Stored records
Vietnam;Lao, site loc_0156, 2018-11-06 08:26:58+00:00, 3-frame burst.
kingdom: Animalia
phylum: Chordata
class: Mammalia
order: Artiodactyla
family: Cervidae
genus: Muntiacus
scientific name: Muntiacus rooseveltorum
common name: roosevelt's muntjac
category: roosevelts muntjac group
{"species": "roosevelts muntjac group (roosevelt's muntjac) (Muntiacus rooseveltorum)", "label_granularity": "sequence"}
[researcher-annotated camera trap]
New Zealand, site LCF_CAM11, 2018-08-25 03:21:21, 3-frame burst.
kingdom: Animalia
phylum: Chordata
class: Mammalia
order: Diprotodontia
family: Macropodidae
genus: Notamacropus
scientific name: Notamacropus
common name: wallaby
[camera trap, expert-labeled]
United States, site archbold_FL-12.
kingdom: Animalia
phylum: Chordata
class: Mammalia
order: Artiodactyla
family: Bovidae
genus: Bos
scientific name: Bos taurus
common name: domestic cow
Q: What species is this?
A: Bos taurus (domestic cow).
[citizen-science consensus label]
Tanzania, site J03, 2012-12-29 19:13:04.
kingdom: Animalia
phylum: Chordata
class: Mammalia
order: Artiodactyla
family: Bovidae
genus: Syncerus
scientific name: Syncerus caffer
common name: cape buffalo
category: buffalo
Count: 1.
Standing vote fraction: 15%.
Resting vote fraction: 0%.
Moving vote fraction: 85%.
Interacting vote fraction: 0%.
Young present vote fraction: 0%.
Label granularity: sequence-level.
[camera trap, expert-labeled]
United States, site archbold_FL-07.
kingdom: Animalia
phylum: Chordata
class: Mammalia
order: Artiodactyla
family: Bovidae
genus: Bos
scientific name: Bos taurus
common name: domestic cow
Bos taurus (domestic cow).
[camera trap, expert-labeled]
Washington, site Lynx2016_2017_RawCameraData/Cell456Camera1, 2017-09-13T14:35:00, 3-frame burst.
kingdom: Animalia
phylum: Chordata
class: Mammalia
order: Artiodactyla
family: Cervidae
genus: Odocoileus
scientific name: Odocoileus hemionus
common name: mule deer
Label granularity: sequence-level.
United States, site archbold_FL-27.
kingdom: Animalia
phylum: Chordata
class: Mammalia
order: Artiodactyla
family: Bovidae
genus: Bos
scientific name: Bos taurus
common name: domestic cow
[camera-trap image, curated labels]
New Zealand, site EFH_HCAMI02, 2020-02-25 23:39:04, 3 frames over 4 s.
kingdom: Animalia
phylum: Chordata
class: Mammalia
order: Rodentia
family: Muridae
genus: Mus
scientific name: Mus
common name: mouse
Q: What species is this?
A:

** PROBLEM DESCRIPTION **
Wherever the string "roosevelts" is found in the entries, copy the line it sits in.

** TASK RESULT **
category: roosevelts muntjac group
{"species": "roosevelts muntjac group (roosevelt's muntjac) (Muntiacus rooseveltorum)", "label_granularity": "sequence"}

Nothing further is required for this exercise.